Found a feature in the serde docs which I was missing before:
https://serde.rs/enum-representations.html#internally-tagged

I see that adria was already using this tagging on TypedMessage. Cool.

Means you can simply deserialize a TypedMessage from content like this:
let typed_message: TypedMessage = serde_json::from_value(ssb_message.content)?;

where ssb_message.content has type serde_json::Value. Nice that we don't need any match statement on type - serde handles it for us using the type field as the tag to select the variant to deserialize into.

I added a commit here where I added a TypedSsbMessageValue struct, which is the same as SsbMessageValue, but contains an additional field, typed_message, which has type TypedMessage (and is built from content).

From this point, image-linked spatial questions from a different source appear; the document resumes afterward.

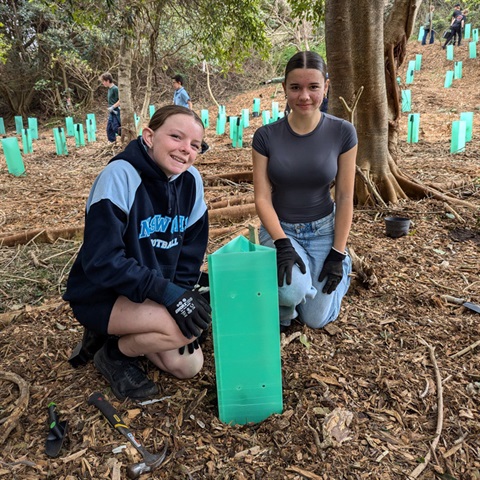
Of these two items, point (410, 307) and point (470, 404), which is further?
point (410, 307)

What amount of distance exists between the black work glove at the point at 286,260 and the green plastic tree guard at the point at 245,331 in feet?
1.59

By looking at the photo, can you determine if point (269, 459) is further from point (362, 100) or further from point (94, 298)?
point (362, 100)

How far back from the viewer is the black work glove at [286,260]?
2.03m

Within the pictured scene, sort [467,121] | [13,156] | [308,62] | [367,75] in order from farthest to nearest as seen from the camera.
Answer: [467,121]
[13,156]
[367,75]
[308,62]

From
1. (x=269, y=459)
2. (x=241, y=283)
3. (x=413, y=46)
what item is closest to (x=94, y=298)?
(x=241, y=283)

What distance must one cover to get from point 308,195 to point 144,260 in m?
0.99

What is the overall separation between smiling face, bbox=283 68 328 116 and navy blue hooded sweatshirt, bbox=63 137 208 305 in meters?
0.65

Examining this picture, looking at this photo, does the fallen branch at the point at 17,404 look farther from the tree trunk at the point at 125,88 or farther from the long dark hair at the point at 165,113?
the tree trunk at the point at 125,88

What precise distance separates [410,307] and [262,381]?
1.26 m

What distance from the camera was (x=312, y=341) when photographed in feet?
7.09

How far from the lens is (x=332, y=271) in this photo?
7.21 feet

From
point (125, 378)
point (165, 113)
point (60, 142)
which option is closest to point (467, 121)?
point (165, 113)

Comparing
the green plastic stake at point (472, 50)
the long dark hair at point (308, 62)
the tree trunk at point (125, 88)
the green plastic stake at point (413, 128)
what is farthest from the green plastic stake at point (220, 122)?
the green plastic stake at point (472, 50)

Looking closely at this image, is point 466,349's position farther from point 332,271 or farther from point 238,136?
point 238,136
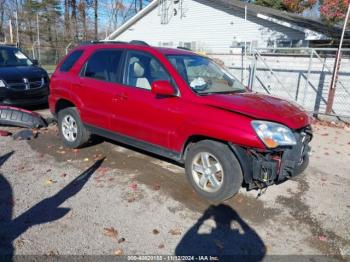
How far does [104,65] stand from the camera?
5.13 m

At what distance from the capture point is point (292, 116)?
12.6 ft

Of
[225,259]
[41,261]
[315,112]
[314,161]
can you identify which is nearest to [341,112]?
[315,112]

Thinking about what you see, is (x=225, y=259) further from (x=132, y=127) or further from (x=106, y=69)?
(x=106, y=69)

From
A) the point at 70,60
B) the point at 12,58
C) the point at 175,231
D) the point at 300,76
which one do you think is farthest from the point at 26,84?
the point at 300,76

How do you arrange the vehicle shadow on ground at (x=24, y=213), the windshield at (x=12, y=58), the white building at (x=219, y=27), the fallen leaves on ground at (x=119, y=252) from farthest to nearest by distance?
1. the white building at (x=219, y=27)
2. the windshield at (x=12, y=58)
3. the vehicle shadow on ground at (x=24, y=213)
4. the fallen leaves on ground at (x=119, y=252)

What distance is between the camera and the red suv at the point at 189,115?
12.0ft

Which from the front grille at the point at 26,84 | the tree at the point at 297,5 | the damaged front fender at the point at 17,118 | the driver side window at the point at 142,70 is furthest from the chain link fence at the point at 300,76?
the tree at the point at 297,5

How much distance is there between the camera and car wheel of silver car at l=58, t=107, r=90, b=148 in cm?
561

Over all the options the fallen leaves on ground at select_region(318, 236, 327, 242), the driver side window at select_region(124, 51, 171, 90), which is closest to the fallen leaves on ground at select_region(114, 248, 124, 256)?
the fallen leaves on ground at select_region(318, 236, 327, 242)

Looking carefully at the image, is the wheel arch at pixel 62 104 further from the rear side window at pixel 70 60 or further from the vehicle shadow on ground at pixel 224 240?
the vehicle shadow on ground at pixel 224 240

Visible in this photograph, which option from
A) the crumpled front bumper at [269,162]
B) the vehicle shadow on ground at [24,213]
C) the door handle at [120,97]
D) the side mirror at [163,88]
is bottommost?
the vehicle shadow on ground at [24,213]

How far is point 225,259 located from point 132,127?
2.43 meters

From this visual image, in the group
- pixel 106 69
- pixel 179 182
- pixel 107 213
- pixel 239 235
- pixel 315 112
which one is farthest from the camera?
pixel 315 112

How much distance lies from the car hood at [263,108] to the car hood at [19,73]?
20.9 feet
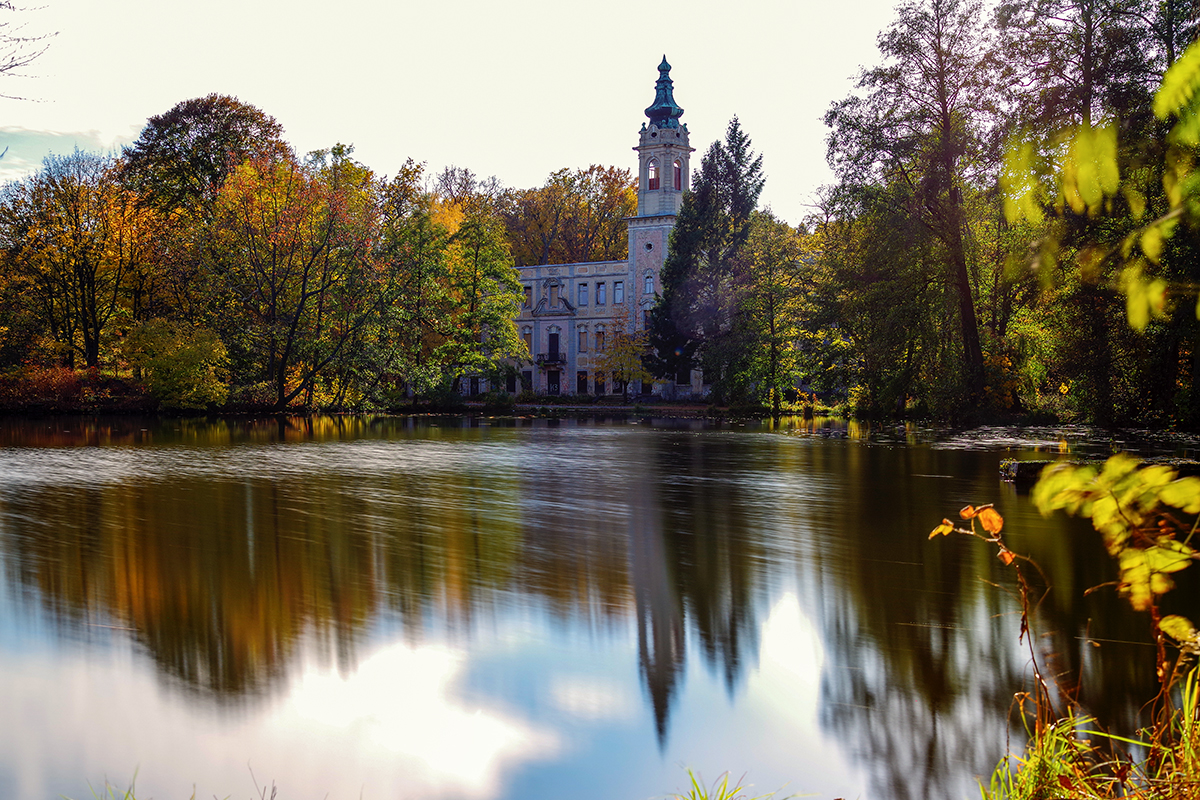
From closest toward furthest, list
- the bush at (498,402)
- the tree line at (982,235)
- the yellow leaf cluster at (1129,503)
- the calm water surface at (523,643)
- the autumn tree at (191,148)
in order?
the yellow leaf cluster at (1129,503) < the calm water surface at (523,643) < the tree line at (982,235) < the autumn tree at (191,148) < the bush at (498,402)

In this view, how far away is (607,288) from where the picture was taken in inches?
3142

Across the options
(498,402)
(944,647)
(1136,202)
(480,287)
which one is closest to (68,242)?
(480,287)

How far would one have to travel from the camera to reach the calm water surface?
5121 millimetres

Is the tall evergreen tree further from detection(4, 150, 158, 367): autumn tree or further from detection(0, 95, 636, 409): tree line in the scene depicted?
detection(4, 150, 158, 367): autumn tree

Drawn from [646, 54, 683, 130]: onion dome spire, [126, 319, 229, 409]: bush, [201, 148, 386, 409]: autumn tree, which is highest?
[646, 54, 683, 130]: onion dome spire

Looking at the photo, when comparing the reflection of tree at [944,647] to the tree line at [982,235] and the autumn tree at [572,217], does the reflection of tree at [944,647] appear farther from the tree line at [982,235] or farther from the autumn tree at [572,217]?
the autumn tree at [572,217]

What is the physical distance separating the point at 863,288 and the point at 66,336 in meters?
37.6

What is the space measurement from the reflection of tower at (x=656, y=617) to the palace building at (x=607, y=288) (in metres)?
60.6

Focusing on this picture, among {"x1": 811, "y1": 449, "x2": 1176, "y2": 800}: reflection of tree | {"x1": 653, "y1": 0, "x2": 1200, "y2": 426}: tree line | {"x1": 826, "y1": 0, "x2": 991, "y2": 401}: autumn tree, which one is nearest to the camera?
{"x1": 811, "y1": 449, "x2": 1176, "y2": 800}: reflection of tree

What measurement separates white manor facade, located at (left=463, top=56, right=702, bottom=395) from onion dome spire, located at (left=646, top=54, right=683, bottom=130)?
78 mm

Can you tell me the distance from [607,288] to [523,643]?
7341 centimetres

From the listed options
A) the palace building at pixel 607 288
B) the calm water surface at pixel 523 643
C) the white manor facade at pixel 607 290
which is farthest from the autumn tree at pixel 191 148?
the calm water surface at pixel 523 643

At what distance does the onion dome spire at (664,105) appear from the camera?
7481 centimetres

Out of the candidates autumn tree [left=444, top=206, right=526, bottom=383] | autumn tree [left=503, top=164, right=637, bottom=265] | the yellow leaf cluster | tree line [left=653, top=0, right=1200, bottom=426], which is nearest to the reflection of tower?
the yellow leaf cluster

pub struct TypedSsbMessageValue {
    pub previous: Option<Multihash>,
    pub author: String,
    pub sequence: u64,
    pub timestamp: LegacyF64,
    pub hash: String,
    pub content: Value,
    pub typed_message: TypedMessage,
    pub signature: String,
}

Alternatively, we could also not have a struct like this, and we could just create a TypedMessage on the fly when needed from an SsbMessageValue, via the snippet included above. I decided to keep the content field in TypedSsbMessageValue even though typed_message is essentially the typed version of the same data, because I thought it might be helpful.

Not sure which of these types it makes the most sense for our functions to work with. A TypedSsbMessageValue has the most useful fields (has all the info one could want to work with) but maybe there are tradeoffs?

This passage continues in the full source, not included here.